En répondant aux questions des avocats de la défense, le témoin Bernard Sanon n’a pas voulu davantage s’étaler sur les faits qui ont valu l’assassinat du président Thomas et 12 de ses compagnons. « Je voudrais que vous vous situiez dans les circonstances de l’époque. Je vous dis que c’est une partie de moi qui s’en est allée le 15 octobre (…) », s’est-il voulu concis.

Après Colonel Bernard Sanou, c’était au tour de Issa Dominique Konaté, membre du CNR au moment des faits, aujourd’hui conseiller spécial du président du Faso. Economiste à la retraite, M. Konaté a, pour sa part, indiqué qu’il était en plein réunion du côté de l’hôtel indépendance pour les préparatifs du Salon international de l’artisanat de Ouagadougou (SIAO) lorsqu’il a attendu les crépitements des armes du côté du Conseil de l’Entente. Il a dû écourter la réunion et partir à la Maison du peuple pour voir les derniers réglages. C’est après de vaines tentatives pour joindre le responsable du secrétariat, David Saba, qu’il a décidé de partir. C’est en rentrant chez lui qu’il a croisé l’adjudant Alain Ilboudo aux alentours du rondpoint de la bataille du rail qui lui aurait dit, qu’il paraît qu’ils ont tiré sur le président Sankara. « Je lui ai demandé qu’en pareil circonstance, quelle est la conduite à tenir ? Il m’a dit de rentrer et de rester à l’écoute », a laissé entendre Issa Dominique Konaté.

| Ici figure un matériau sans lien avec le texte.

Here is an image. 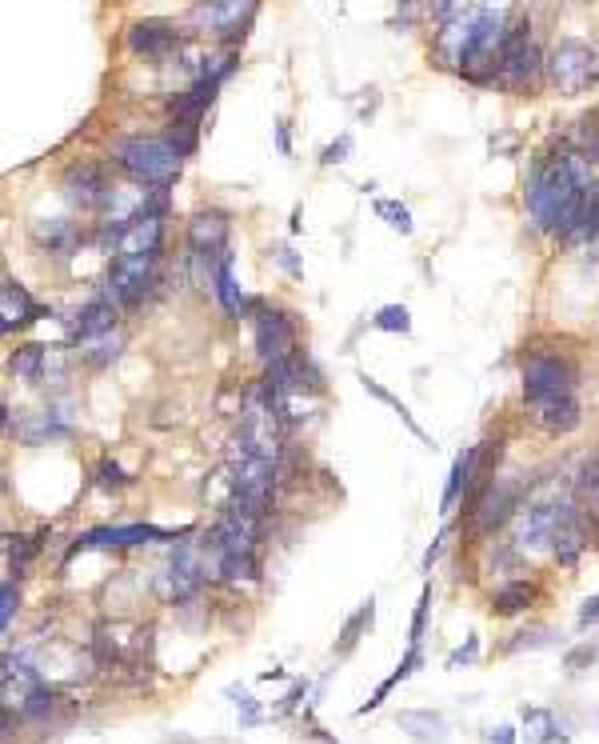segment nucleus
I'll list each match as a JSON object with an SVG mask.
<instances>
[{
    "mask_svg": "<svg viewBox=\"0 0 599 744\" xmlns=\"http://www.w3.org/2000/svg\"><path fill=\"white\" fill-rule=\"evenodd\" d=\"M532 600H536V588L527 581H512L491 596V612H496V617H515V612H524Z\"/></svg>",
    "mask_w": 599,
    "mask_h": 744,
    "instance_id": "bb28decb",
    "label": "nucleus"
},
{
    "mask_svg": "<svg viewBox=\"0 0 599 744\" xmlns=\"http://www.w3.org/2000/svg\"><path fill=\"white\" fill-rule=\"evenodd\" d=\"M420 665H424V657H420V645H412V648H408V657L400 660V669H396V672H391V677H388V681L379 684L376 693H372V700H364V705H360V712H372V708H379V705H384V696H388L391 689H396V684H400V681H408V677H412V672H416Z\"/></svg>",
    "mask_w": 599,
    "mask_h": 744,
    "instance_id": "cd10ccee",
    "label": "nucleus"
},
{
    "mask_svg": "<svg viewBox=\"0 0 599 744\" xmlns=\"http://www.w3.org/2000/svg\"><path fill=\"white\" fill-rule=\"evenodd\" d=\"M484 741H488V744H515V732L512 729H491Z\"/></svg>",
    "mask_w": 599,
    "mask_h": 744,
    "instance_id": "09e8293b",
    "label": "nucleus"
},
{
    "mask_svg": "<svg viewBox=\"0 0 599 744\" xmlns=\"http://www.w3.org/2000/svg\"><path fill=\"white\" fill-rule=\"evenodd\" d=\"M160 252H145V257H112L109 264V300L116 309H136L145 300L152 273H157Z\"/></svg>",
    "mask_w": 599,
    "mask_h": 744,
    "instance_id": "0eeeda50",
    "label": "nucleus"
},
{
    "mask_svg": "<svg viewBox=\"0 0 599 744\" xmlns=\"http://www.w3.org/2000/svg\"><path fill=\"white\" fill-rule=\"evenodd\" d=\"M584 488H587V493H591V496H596V500H599V460H596V464H591V469H587Z\"/></svg>",
    "mask_w": 599,
    "mask_h": 744,
    "instance_id": "8fccbe9b",
    "label": "nucleus"
},
{
    "mask_svg": "<svg viewBox=\"0 0 599 744\" xmlns=\"http://www.w3.org/2000/svg\"><path fill=\"white\" fill-rule=\"evenodd\" d=\"M4 553H9V572H13V576H25L28 565L37 560V541H33V536H21V533H9L4 536Z\"/></svg>",
    "mask_w": 599,
    "mask_h": 744,
    "instance_id": "c756f323",
    "label": "nucleus"
},
{
    "mask_svg": "<svg viewBox=\"0 0 599 744\" xmlns=\"http://www.w3.org/2000/svg\"><path fill=\"white\" fill-rule=\"evenodd\" d=\"M508 9H496V4H476L472 9V21H467V45H464V61H460V73L476 85H491L500 80V52H503V37H508Z\"/></svg>",
    "mask_w": 599,
    "mask_h": 744,
    "instance_id": "f03ea898",
    "label": "nucleus"
},
{
    "mask_svg": "<svg viewBox=\"0 0 599 744\" xmlns=\"http://www.w3.org/2000/svg\"><path fill=\"white\" fill-rule=\"evenodd\" d=\"M276 257H280V264L288 269L292 276H300V264H296V257H292V248H276Z\"/></svg>",
    "mask_w": 599,
    "mask_h": 744,
    "instance_id": "3c124183",
    "label": "nucleus"
},
{
    "mask_svg": "<svg viewBox=\"0 0 599 744\" xmlns=\"http://www.w3.org/2000/svg\"><path fill=\"white\" fill-rule=\"evenodd\" d=\"M276 145H280V152L284 157H288V152H292V140H288V124H276Z\"/></svg>",
    "mask_w": 599,
    "mask_h": 744,
    "instance_id": "603ef678",
    "label": "nucleus"
},
{
    "mask_svg": "<svg viewBox=\"0 0 599 744\" xmlns=\"http://www.w3.org/2000/svg\"><path fill=\"white\" fill-rule=\"evenodd\" d=\"M548 80L560 92H567V97H575V92H584L591 80H596V57H591V45H584V40H560L556 49L548 52Z\"/></svg>",
    "mask_w": 599,
    "mask_h": 744,
    "instance_id": "39448f33",
    "label": "nucleus"
},
{
    "mask_svg": "<svg viewBox=\"0 0 599 744\" xmlns=\"http://www.w3.org/2000/svg\"><path fill=\"white\" fill-rule=\"evenodd\" d=\"M16 605H21V593H16L13 581H4V588H0V624H4V633L13 629Z\"/></svg>",
    "mask_w": 599,
    "mask_h": 744,
    "instance_id": "4c0bfd02",
    "label": "nucleus"
},
{
    "mask_svg": "<svg viewBox=\"0 0 599 744\" xmlns=\"http://www.w3.org/2000/svg\"><path fill=\"white\" fill-rule=\"evenodd\" d=\"M128 481H133V476H124V469L116 464V460H100V469H97V484H100V488L116 493V488H124Z\"/></svg>",
    "mask_w": 599,
    "mask_h": 744,
    "instance_id": "e433bc0d",
    "label": "nucleus"
},
{
    "mask_svg": "<svg viewBox=\"0 0 599 744\" xmlns=\"http://www.w3.org/2000/svg\"><path fill=\"white\" fill-rule=\"evenodd\" d=\"M444 536H448V533H440V536H436V541H432V548H428V553H424V572H432V565H436V557H440Z\"/></svg>",
    "mask_w": 599,
    "mask_h": 744,
    "instance_id": "49530a36",
    "label": "nucleus"
},
{
    "mask_svg": "<svg viewBox=\"0 0 599 744\" xmlns=\"http://www.w3.org/2000/svg\"><path fill=\"white\" fill-rule=\"evenodd\" d=\"M104 333H116V305L109 297L92 300L85 309L73 317V340L76 345H85V340H97Z\"/></svg>",
    "mask_w": 599,
    "mask_h": 744,
    "instance_id": "aec40b11",
    "label": "nucleus"
},
{
    "mask_svg": "<svg viewBox=\"0 0 599 744\" xmlns=\"http://www.w3.org/2000/svg\"><path fill=\"white\" fill-rule=\"evenodd\" d=\"M479 460H484V448H467V452L456 457L452 472H448V488H444L440 512H452L460 496H472V488L479 484Z\"/></svg>",
    "mask_w": 599,
    "mask_h": 744,
    "instance_id": "6ab92c4d",
    "label": "nucleus"
},
{
    "mask_svg": "<svg viewBox=\"0 0 599 744\" xmlns=\"http://www.w3.org/2000/svg\"><path fill=\"white\" fill-rule=\"evenodd\" d=\"M204 581H209V572H204V560H200V545H192V541H176V548H172V557H169V569L160 576V593H164V600H172V605L192 600V596L204 588Z\"/></svg>",
    "mask_w": 599,
    "mask_h": 744,
    "instance_id": "6e6552de",
    "label": "nucleus"
},
{
    "mask_svg": "<svg viewBox=\"0 0 599 744\" xmlns=\"http://www.w3.org/2000/svg\"><path fill=\"white\" fill-rule=\"evenodd\" d=\"M176 541V533H164V529H152V524H116V529H92V533L76 536L73 553L80 548H128V545H148V541ZM68 553V557H73Z\"/></svg>",
    "mask_w": 599,
    "mask_h": 744,
    "instance_id": "ddd939ff",
    "label": "nucleus"
},
{
    "mask_svg": "<svg viewBox=\"0 0 599 744\" xmlns=\"http://www.w3.org/2000/svg\"><path fill=\"white\" fill-rule=\"evenodd\" d=\"M348 149H352V140L340 137L336 145H328V149H324V157H320V161H324V164H344V161H348Z\"/></svg>",
    "mask_w": 599,
    "mask_h": 744,
    "instance_id": "37998d69",
    "label": "nucleus"
},
{
    "mask_svg": "<svg viewBox=\"0 0 599 744\" xmlns=\"http://www.w3.org/2000/svg\"><path fill=\"white\" fill-rule=\"evenodd\" d=\"M164 140H169V145L180 152V157H192V152H196V128H192V124H172L169 137H164Z\"/></svg>",
    "mask_w": 599,
    "mask_h": 744,
    "instance_id": "c9c22d12",
    "label": "nucleus"
},
{
    "mask_svg": "<svg viewBox=\"0 0 599 744\" xmlns=\"http://www.w3.org/2000/svg\"><path fill=\"white\" fill-rule=\"evenodd\" d=\"M372 324L384 328V333H412V312H408L404 305H384V309L372 317Z\"/></svg>",
    "mask_w": 599,
    "mask_h": 744,
    "instance_id": "72a5a7b5",
    "label": "nucleus"
},
{
    "mask_svg": "<svg viewBox=\"0 0 599 744\" xmlns=\"http://www.w3.org/2000/svg\"><path fill=\"white\" fill-rule=\"evenodd\" d=\"M228 233H233V224H228V216L221 209L196 212L192 221H188V248H192L196 257H204L212 269L228 252Z\"/></svg>",
    "mask_w": 599,
    "mask_h": 744,
    "instance_id": "9b49d317",
    "label": "nucleus"
},
{
    "mask_svg": "<svg viewBox=\"0 0 599 744\" xmlns=\"http://www.w3.org/2000/svg\"><path fill=\"white\" fill-rule=\"evenodd\" d=\"M304 696H308V684H304V681H296V684H292V693L284 696V705L276 708V717H288V712H292V708L300 705V700H304Z\"/></svg>",
    "mask_w": 599,
    "mask_h": 744,
    "instance_id": "c03bdc74",
    "label": "nucleus"
},
{
    "mask_svg": "<svg viewBox=\"0 0 599 744\" xmlns=\"http://www.w3.org/2000/svg\"><path fill=\"white\" fill-rule=\"evenodd\" d=\"M560 509H563L560 500L524 505V509H520V524H515V548H520V553H544V548H551V533H556Z\"/></svg>",
    "mask_w": 599,
    "mask_h": 744,
    "instance_id": "9d476101",
    "label": "nucleus"
},
{
    "mask_svg": "<svg viewBox=\"0 0 599 744\" xmlns=\"http://www.w3.org/2000/svg\"><path fill=\"white\" fill-rule=\"evenodd\" d=\"M396 724H400V729L420 744H444L448 741V720H444L440 712H432V708H408V712L396 717Z\"/></svg>",
    "mask_w": 599,
    "mask_h": 744,
    "instance_id": "4be33fe9",
    "label": "nucleus"
},
{
    "mask_svg": "<svg viewBox=\"0 0 599 744\" xmlns=\"http://www.w3.org/2000/svg\"><path fill=\"white\" fill-rule=\"evenodd\" d=\"M0 312H4V321H0V328H4V333L25 328V324H33V321H40V317H45V309H40L33 297H28L25 285H21V281H13V276H4V288H0Z\"/></svg>",
    "mask_w": 599,
    "mask_h": 744,
    "instance_id": "f3484780",
    "label": "nucleus"
},
{
    "mask_svg": "<svg viewBox=\"0 0 599 744\" xmlns=\"http://www.w3.org/2000/svg\"><path fill=\"white\" fill-rule=\"evenodd\" d=\"M476 648H479V641L472 636L464 648H456L452 657H448V669H460V665H467V660H476Z\"/></svg>",
    "mask_w": 599,
    "mask_h": 744,
    "instance_id": "a18cd8bd",
    "label": "nucleus"
},
{
    "mask_svg": "<svg viewBox=\"0 0 599 744\" xmlns=\"http://www.w3.org/2000/svg\"><path fill=\"white\" fill-rule=\"evenodd\" d=\"M428 605H432V588H424V593H420V600H416V617H412V645H420V636H424Z\"/></svg>",
    "mask_w": 599,
    "mask_h": 744,
    "instance_id": "a19ab883",
    "label": "nucleus"
},
{
    "mask_svg": "<svg viewBox=\"0 0 599 744\" xmlns=\"http://www.w3.org/2000/svg\"><path fill=\"white\" fill-rule=\"evenodd\" d=\"M252 16H257V4H236V0L233 4H221V0H212V4H196L192 25H200L204 33H216L224 40H236L248 33Z\"/></svg>",
    "mask_w": 599,
    "mask_h": 744,
    "instance_id": "f8f14e48",
    "label": "nucleus"
},
{
    "mask_svg": "<svg viewBox=\"0 0 599 744\" xmlns=\"http://www.w3.org/2000/svg\"><path fill=\"white\" fill-rule=\"evenodd\" d=\"M33 236H37V245L45 248H73L76 245V233H73V224L68 221H37L33 224Z\"/></svg>",
    "mask_w": 599,
    "mask_h": 744,
    "instance_id": "473e14b6",
    "label": "nucleus"
},
{
    "mask_svg": "<svg viewBox=\"0 0 599 744\" xmlns=\"http://www.w3.org/2000/svg\"><path fill=\"white\" fill-rule=\"evenodd\" d=\"M551 645V633L548 629H536V633H515V641H508V653H520V648H544Z\"/></svg>",
    "mask_w": 599,
    "mask_h": 744,
    "instance_id": "ea45409f",
    "label": "nucleus"
},
{
    "mask_svg": "<svg viewBox=\"0 0 599 744\" xmlns=\"http://www.w3.org/2000/svg\"><path fill=\"white\" fill-rule=\"evenodd\" d=\"M16 436L28 441V445H45V441H64V436H73V424L64 421L61 409H40L16 429Z\"/></svg>",
    "mask_w": 599,
    "mask_h": 744,
    "instance_id": "5701e85b",
    "label": "nucleus"
},
{
    "mask_svg": "<svg viewBox=\"0 0 599 744\" xmlns=\"http://www.w3.org/2000/svg\"><path fill=\"white\" fill-rule=\"evenodd\" d=\"M596 657H599V648L584 645V648H572V653L563 657V665H567V669H584V665H591Z\"/></svg>",
    "mask_w": 599,
    "mask_h": 744,
    "instance_id": "79ce46f5",
    "label": "nucleus"
},
{
    "mask_svg": "<svg viewBox=\"0 0 599 744\" xmlns=\"http://www.w3.org/2000/svg\"><path fill=\"white\" fill-rule=\"evenodd\" d=\"M520 720H524V736L532 744H563L567 741V732H560V724H556V717H551L548 708H524L520 712Z\"/></svg>",
    "mask_w": 599,
    "mask_h": 744,
    "instance_id": "393cba45",
    "label": "nucleus"
},
{
    "mask_svg": "<svg viewBox=\"0 0 599 744\" xmlns=\"http://www.w3.org/2000/svg\"><path fill=\"white\" fill-rule=\"evenodd\" d=\"M355 381H360V385H364L367 393H372V397H376V400H384V405H388V409L396 412V417H400V421H404L408 429H412V433L420 436V441H428V436H424V429H420V424H416V417H412V412H408L404 405H400V400L391 397V393H388V388H384V385H379V381H372V376H367V372H360V376H355Z\"/></svg>",
    "mask_w": 599,
    "mask_h": 744,
    "instance_id": "7c9ffc66",
    "label": "nucleus"
},
{
    "mask_svg": "<svg viewBox=\"0 0 599 744\" xmlns=\"http://www.w3.org/2000/svg\"><path fill=\"white\" fill-rule=\"evenodd\" d=\"M212 293L221 300V309L228 317H245L248 312V300L240 297V285H236V273H233V252H224L221 261L212 264Z\"/></svg>",
    "mask_w": 599,
    "mask_h": 744,
    "instance_id": "b1692460",
    "label": "nucleus"
},
{
    "mask_svg": "<svg viewBox=\"0 0 599 744\" xmlns=\"http://www.w3.org/2000/svg\"><path fill=\"white\" fill-rule=\"evenodd\" d=\"M64 193L80 209H100L104 197H109V185H104L97 164H80V169H73V173L64 176Z\"/></svg>",
    "mask_w": 599,
    "mask_h": 744,
    "instance_id": "412c9836",
    "label": "nucleus"
},
{
    "mask_svg": "<svg viewBox=\"0 0 599 744\" xmlns=\"http://www.w3.org/2000/svg\"><path fill=\"white\" fill-rule=\"evenodd\" d=\"M9 369H13V376H21V381H28V385H37V381H45V369H49V352H45V345L16 348V357L9 360Z\"/></svg>",
    "mask_w": 599,
    "mask_h": 744,
    "instance_id": "a878e982",
    "label": "nucleus"
},
{
    "mask_svg": "<svg viewBox=\"0 0 599 744\" xmlns=\"http://www.w3.org/2000/svg\"><path fill=\"white\" fill-rule=\"evenodd\" d=\"M591 193L596 188L579 185L560 157H539L532 164V173H527L524 200L536 228L563 236V240H579V236H587V204H591Z\"/></svg>",
    "mask_w": 599,
    "mask_h": 744,
    "instance_id": "f257e3e1",
    "label": "nucleus"
},
{
    "mask_svg": "<svg viewBox=\"0 0 599 744\" xmlns=\"http://www.w3.org/2000/svg\"><path fill=\"white\" fill-rule=\"evenodd\" d=\"M228 696L236 700V708H240V724L245 729H252V724H260V708H257V700L245 693V689H228Z\"/></svg>",
    "mask_w": 599,
    "mask_h": 744,
    "instance_id": "58836bf2",
    "label": "nucleus"
},
{
    "mask_svg": "<svg viewBox=\"0 0 599 744\" xmlns=\"http://www.w3.org/2000/svg\"><path fill=\"white\" fill-rule=\"evenodd\" d=\"M544 64H548V61H544V57H539V49L532 45V25H527V21H515V25L508 28V37H503L500 85H508V88L532 85Z\"/></svg>",
    "mask_w": 599,
    "mask_h": 744,
    "instance_id": "423d86ee",
    "label": "nucleus"
},
{
    "mask_svg": "<svg viewBox=\"0 0 599 744\" xmlns=\"http://www.w3.org/2000/svg\"><path fill=\"white\" fill-rule=\"evenodd\" d=\"M112 161L128 181L164 193L180 176L184 157L164 137H124L112 145Z\"/></svg>",
    "mask_w": 599,
    "mask_h": 744,
    "instance_id": "7ed1b4c3",
    "label": "nucleus"
},
{
    "mask_svg": "<svg viewBox=\"0 0 599 744\" xmlns=\"http://www.w3.org/2000/svg\"><path fill=\"white\" fill-rule=\"evenodd\" d=\"M76 352H80V360H85V364H92V369H104V364H112V360L121 357V336L104 333V336H97V340L76 345Z\"/></svg>",
    "mask_w": 599,
    "mask_h": 744,
    "instance_id": "c85d7f7f",
    "label": "nucleus"
},
{
    "mask_svg": "<svg viewBox=\"0 0 599 744\" xmlns=\"http://www.w3.org/2000/svg\"><path fill=\"white\" fill-rule=\"evenodd\" d=\"M591 620H599V596H591V600L579 608V624H591Z\"/></svg>",
    "mask_w": 599,
    "mask_h": 744,
    "instance_id": "de8ad7c7",
    "label": "nucleus"
},
{
    "mask_svg": "<svg viewBox=\"0 0 599 744\" xmlns=\"http://www.w3.org/2000/svg\"><path fill=\"white\" fill-rule=\"evenodd\" d=\"M128 49L148 57V61H160L169 57L172 49H180V33L169 25V21H136L128 28Z\"/></svg>",
    "mask_w": 599,
    "mask_h": 744,
    "instance_id": "dca6fc26",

 Mais dites-nous ce que vous en savez avec les courants politiques de l’époque et leur implication dans le coup d’Etat ?

Au moment des faits j’étais de la cellule du Groupe communiste Burkinabè (GCB) et membre du bureau politique du CNR. Et dès le lendemain des évènements, des militaires du Conseil sont venus me chercher pour une réunion d’urgence. Arrivé au Conseil, j’ai trouvé Henri Zongo, Jean-Baptiste Lingani et Blaise Compaoré. A l’en croire, la réunion avait pour l’objectif de de voir comment il fallait assurer la continuité des affaires courantes de l’Etat.

Au-delà du GCB, y avait-il d’autres groupes ?

Oui ! Il y avait l’OMR, l’ULCR, l’UCB et bien d’autres. Le PAI avait déjà quitté le CNR au moment où Je l’intégrais.

Issa Dominique Konaté serait celui qui a conduit une délégation dans les pays voisins notamment le Niger, le Mali et la Côte d’Ivoire, pour leur expliquer la situation qui prévalait au Burkina Faso. C’est sur les aspects d’idéologies et de courants politiques que le président du Tribunal a suspendu l’audience.

Elle sera reprise le 29 novembre 2021 avec Philipe Ouédraogo, Ernest Nongma Ouédraogo, Fidèle Toé, Mousbila Sankara et Serges Théophile Balima.